というか横着して寝間着で行こうとしたのが間違いだった。
とりあえず部屋に戻って、お気に入りのロングコートを羽織る。
これでスウェット上下に黒いロングコートを羽織った変な人が完成したので、安心して出発する事にした。
大通り沿いの歩道をゆっくりと一番近いコンビニへと進む。
大通りでも人も車もいない。それこそが深夜の工業地帯。
ここにいるのは、スウェット上下に黒のロングコートをなびかせて歩く男と、その男を追い抜いて歩道を突っ走るバイクだけである。
深夜に配達ご苦労様です。
でもそれ道路交通法違反ですよ。
コンビニに着いた。
ドアを開け、まずカゴを持ち、真っ先にお酒コーナーへと突入する。
今日はこのコンビニにあるエールを全種類制覇する使命があるのだ。
「エール……エール、エール、エール、エール……」
ビールの棚を前にして、ブツブツ呟きながら端から端まで虱潰しにエールを探す。
あっ……冷蔵庫の裏側で商品入れてる店員さん居たんですね。気にしないで下さい。聞かなかった事にして下さい。
そうして探していくも……。
ない。
そもそもエールって『エール』と表記されているのだろうか?
原材料の違いはなかった気がする。
表記してないなら、どうやって見分ければいいのだろうか。
「まずったかな……。せめて見分け方ぐらいはググってきたらよかった」
しかし、既に遅い。もうここに来てしまっている。
そう考えながら探していくと、酒類の棚の隅、左上の一般庶民殺しエリアで見つけてしまったのだ。

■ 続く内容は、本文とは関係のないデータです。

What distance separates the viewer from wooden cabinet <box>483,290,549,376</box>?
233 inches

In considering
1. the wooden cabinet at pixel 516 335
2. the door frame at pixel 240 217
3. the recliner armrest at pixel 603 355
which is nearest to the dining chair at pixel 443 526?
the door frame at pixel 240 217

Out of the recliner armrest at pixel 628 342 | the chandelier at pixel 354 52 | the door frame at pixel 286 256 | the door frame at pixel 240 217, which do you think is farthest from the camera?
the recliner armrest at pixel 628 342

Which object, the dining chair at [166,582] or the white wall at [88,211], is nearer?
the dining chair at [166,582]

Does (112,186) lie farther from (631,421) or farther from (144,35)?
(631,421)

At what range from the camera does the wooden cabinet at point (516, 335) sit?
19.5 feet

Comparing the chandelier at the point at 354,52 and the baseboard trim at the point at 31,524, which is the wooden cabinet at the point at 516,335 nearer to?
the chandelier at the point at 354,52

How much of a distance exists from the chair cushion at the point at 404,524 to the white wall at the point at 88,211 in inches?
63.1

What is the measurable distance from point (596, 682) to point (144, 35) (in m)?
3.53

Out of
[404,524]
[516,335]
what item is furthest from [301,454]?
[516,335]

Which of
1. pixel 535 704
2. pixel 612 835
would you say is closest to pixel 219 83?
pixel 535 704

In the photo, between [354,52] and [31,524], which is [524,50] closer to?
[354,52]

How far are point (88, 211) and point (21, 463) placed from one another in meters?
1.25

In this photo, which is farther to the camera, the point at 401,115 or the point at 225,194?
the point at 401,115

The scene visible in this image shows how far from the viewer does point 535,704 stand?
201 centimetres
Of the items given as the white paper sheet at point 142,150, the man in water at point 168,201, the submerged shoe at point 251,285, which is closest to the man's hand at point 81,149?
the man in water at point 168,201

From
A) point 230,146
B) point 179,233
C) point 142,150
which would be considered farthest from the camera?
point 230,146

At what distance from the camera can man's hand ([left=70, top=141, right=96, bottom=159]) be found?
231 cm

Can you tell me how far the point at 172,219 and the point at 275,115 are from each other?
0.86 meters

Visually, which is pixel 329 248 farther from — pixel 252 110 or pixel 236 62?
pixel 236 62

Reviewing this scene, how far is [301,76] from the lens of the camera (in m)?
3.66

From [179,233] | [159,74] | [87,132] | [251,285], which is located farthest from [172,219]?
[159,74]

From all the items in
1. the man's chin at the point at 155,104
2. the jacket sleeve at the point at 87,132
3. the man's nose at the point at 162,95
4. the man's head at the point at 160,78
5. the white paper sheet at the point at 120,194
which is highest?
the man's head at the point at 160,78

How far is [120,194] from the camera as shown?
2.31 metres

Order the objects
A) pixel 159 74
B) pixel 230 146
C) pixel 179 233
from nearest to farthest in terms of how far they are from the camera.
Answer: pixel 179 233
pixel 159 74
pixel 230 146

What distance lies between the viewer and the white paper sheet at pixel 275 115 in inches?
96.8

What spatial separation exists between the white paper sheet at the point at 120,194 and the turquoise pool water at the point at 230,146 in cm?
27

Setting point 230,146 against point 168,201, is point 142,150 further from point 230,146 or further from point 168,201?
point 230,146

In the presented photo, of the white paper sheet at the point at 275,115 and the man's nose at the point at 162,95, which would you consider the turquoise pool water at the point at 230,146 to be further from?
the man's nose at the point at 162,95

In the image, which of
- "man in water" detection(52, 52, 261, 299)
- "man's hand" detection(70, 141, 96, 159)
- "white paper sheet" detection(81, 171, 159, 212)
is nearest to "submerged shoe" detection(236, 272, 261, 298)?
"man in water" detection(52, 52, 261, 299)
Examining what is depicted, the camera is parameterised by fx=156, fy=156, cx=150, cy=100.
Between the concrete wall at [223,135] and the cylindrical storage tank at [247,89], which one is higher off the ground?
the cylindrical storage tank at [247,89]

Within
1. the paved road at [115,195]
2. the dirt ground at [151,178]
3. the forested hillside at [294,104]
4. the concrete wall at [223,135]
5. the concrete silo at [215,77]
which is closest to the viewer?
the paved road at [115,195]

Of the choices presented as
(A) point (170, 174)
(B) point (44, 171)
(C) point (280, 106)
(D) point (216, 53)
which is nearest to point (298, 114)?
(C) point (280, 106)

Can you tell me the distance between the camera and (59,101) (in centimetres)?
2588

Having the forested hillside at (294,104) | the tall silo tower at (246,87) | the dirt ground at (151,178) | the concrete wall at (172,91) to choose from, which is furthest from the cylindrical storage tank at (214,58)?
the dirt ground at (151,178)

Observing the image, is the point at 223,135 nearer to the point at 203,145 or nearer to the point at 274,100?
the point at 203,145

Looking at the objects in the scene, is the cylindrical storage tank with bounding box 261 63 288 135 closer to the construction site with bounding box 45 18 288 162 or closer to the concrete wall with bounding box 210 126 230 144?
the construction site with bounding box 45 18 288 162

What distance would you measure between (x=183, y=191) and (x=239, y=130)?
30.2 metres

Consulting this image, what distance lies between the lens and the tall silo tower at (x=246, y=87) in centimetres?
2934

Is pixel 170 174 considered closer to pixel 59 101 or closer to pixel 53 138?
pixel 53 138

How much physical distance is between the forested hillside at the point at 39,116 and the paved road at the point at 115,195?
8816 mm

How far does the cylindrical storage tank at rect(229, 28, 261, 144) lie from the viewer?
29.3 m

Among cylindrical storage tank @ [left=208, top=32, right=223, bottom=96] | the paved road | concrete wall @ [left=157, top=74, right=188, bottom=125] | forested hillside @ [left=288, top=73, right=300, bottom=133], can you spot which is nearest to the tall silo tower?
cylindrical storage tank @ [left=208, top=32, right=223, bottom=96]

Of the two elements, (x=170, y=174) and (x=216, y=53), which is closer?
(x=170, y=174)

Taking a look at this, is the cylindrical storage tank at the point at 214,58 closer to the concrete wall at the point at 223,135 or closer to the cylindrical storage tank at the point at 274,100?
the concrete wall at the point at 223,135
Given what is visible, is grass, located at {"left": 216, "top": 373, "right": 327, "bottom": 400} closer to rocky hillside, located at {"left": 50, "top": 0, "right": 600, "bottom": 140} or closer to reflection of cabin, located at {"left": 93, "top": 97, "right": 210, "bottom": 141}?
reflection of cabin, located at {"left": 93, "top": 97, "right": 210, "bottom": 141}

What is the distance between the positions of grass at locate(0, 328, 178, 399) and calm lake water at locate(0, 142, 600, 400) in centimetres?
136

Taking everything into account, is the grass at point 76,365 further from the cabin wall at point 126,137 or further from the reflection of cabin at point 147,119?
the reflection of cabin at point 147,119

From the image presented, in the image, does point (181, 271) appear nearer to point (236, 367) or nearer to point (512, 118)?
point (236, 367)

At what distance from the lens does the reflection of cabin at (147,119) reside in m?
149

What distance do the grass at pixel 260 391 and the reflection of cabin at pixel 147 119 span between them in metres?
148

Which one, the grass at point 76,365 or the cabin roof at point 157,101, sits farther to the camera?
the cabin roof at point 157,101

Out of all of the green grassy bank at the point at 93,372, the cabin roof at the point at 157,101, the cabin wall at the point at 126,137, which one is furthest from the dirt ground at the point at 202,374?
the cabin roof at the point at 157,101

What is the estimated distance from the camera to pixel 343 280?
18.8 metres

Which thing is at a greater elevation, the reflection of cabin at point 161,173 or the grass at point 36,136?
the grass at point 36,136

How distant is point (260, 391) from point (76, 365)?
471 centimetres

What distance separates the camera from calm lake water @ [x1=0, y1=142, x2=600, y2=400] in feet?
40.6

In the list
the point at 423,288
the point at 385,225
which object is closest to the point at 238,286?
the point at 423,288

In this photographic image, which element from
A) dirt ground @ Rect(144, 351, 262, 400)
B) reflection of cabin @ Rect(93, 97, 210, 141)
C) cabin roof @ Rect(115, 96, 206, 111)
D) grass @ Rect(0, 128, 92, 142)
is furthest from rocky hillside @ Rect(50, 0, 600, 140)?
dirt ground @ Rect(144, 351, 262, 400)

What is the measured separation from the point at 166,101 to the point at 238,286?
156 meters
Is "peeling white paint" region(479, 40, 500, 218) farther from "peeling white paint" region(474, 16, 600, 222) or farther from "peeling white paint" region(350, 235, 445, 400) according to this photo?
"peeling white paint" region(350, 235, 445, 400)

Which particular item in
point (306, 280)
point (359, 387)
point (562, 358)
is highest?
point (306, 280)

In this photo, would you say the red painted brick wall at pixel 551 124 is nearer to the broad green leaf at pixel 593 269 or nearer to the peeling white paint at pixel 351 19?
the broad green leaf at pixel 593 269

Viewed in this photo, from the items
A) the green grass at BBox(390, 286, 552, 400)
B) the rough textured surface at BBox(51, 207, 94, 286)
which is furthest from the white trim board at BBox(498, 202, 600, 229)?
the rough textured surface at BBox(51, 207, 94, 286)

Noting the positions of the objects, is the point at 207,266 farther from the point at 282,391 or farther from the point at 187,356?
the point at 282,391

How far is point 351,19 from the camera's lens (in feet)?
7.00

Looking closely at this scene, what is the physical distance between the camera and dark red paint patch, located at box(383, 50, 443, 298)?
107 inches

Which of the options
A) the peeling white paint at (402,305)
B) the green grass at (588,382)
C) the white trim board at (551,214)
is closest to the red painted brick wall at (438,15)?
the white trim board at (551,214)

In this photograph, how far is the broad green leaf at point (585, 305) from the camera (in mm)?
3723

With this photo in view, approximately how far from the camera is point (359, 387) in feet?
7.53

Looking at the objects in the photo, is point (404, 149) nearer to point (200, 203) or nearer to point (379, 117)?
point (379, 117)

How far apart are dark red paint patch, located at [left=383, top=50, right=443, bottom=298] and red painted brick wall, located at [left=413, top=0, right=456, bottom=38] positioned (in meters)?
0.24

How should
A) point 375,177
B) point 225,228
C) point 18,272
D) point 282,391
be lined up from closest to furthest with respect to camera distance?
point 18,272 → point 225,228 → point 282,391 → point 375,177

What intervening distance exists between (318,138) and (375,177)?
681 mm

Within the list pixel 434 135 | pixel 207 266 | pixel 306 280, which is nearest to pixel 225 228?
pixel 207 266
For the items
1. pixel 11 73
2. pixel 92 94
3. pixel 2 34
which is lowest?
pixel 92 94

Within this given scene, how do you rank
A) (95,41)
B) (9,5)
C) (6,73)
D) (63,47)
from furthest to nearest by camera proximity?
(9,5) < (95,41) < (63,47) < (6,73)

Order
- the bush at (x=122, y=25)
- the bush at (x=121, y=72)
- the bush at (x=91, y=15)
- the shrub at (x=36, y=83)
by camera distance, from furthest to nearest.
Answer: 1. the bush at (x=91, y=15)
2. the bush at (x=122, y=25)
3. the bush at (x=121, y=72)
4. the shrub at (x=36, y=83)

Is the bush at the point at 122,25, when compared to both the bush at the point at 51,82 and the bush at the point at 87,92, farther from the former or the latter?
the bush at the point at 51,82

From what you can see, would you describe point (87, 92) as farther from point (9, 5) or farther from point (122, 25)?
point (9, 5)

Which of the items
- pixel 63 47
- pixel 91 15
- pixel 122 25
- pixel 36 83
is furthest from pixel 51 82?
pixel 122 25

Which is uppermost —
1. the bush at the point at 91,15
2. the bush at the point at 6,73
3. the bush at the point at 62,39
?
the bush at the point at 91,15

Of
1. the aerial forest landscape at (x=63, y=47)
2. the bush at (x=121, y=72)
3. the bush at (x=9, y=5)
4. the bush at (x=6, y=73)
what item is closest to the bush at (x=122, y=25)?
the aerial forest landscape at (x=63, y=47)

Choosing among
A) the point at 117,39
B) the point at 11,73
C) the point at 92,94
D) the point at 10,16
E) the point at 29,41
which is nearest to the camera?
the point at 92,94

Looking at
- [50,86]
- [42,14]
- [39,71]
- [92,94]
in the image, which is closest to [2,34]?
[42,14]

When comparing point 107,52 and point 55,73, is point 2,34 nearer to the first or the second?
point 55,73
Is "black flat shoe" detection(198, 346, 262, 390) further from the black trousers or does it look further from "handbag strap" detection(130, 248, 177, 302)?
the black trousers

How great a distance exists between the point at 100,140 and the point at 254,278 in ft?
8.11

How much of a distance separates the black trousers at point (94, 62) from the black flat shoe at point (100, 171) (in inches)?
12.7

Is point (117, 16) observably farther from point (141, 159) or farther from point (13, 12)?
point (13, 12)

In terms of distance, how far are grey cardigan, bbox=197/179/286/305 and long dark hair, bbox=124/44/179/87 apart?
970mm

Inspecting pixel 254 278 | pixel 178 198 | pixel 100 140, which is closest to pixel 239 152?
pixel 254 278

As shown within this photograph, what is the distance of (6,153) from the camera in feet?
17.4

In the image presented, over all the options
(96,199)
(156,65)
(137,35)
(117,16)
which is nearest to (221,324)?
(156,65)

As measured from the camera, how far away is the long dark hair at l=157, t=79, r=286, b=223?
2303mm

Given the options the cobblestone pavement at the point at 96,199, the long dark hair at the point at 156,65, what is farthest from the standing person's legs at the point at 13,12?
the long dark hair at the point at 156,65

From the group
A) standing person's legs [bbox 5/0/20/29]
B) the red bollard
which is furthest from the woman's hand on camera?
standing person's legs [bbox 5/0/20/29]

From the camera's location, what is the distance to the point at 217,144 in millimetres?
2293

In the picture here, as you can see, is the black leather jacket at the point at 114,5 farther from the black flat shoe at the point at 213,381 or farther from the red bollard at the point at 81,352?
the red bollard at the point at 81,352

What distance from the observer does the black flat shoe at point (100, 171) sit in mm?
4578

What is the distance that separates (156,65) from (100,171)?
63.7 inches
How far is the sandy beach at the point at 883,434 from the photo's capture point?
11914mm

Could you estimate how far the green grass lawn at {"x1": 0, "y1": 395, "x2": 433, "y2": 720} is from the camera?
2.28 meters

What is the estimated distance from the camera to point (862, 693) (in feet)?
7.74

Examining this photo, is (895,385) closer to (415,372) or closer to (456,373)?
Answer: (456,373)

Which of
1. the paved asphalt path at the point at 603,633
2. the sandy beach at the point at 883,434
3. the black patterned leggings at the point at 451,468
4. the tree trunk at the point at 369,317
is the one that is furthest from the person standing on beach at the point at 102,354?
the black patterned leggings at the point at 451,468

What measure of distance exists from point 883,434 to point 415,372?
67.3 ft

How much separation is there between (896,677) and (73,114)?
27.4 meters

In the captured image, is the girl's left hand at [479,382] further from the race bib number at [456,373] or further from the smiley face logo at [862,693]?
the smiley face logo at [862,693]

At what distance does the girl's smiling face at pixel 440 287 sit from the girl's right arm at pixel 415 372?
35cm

「プレミアムモルツ、香るエール、三五〇ml缶……二二六円」
ちゃんとエールと表記してあってよかった。
普段ならまず手を出さないビール。しかし今日はエールを飲まなくてはいけないのだ。贅沢だが買おう。
おもむろに缶を取り出し、丁寧にカゴに入れる。
しかし、もっと色々あると思ったけど一種類しかなかった。
これはここのコンビニが悪いのか。他も同じなのか。ここだけでは判断が出来ない。
本当はもっと色々なエールを飲み比べてみる予定だったが、これで予定が狂ってしまった。が、仕方がない。
これはまた別のコンビニに行くしかないか。
と、考えながらレジに向かう。
「いらっしゃいませ」
その声を聞いて、レジのお兄さんをパッと見た。
あ、最近見なくなってた丁寧な店員さん、復帰してたのね。